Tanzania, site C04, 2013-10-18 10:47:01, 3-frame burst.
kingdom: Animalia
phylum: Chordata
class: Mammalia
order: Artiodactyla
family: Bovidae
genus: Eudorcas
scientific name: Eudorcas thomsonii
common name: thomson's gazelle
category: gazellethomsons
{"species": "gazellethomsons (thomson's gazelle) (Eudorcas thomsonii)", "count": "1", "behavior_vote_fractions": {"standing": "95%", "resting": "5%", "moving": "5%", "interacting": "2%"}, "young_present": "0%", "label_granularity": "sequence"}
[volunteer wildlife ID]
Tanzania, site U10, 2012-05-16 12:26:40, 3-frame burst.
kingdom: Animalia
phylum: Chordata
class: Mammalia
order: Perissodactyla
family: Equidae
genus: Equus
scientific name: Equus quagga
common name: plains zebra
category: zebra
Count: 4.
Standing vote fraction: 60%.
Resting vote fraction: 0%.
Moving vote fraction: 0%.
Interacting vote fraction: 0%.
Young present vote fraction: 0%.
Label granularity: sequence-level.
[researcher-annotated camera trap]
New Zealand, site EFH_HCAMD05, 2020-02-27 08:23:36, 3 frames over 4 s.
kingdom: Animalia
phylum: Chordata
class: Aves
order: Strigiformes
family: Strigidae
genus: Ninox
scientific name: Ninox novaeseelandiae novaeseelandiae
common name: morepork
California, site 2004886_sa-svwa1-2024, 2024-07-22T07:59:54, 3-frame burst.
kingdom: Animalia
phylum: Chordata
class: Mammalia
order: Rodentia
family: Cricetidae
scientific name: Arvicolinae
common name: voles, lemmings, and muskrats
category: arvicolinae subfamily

**WORK TO BE COMPLETED:**
Your output should be the lines from the one with "Moving vote fraction: 0%." through the last line of the entries above, copied exactly and nothing more.

**RESPONSE BOX:**
Moving vote fraction: 0%.
Interacting vote fraction: 0%.
Young present vote fraction: 0%.
Label granularity: sequence-level.
[researcher-annotated camera trap]
New Zealand, site EFH_HCAMD05, 2020-02-27 08:23:36, 3 frames over 4 s.
kingdom: Animalia
phylum: Chordata
class: Aves
order: Strigiformes
family: Strigidae
genus: Ninox
scientific name: Ninox novaeseelandiae novaeseelandiae
common name: morepork
California, site 2004886_sa-svwa1-2024, 2024-07-22T07:59:54, 3-frame burst.
kingdom: Animalia
phylum: Chordata
class: Mammalia
order: Rodentia
family: Cricetidae
scientific name: Arvicolinae
common name: voles, lemmings, and muskrats
category: arvicolinae subfamily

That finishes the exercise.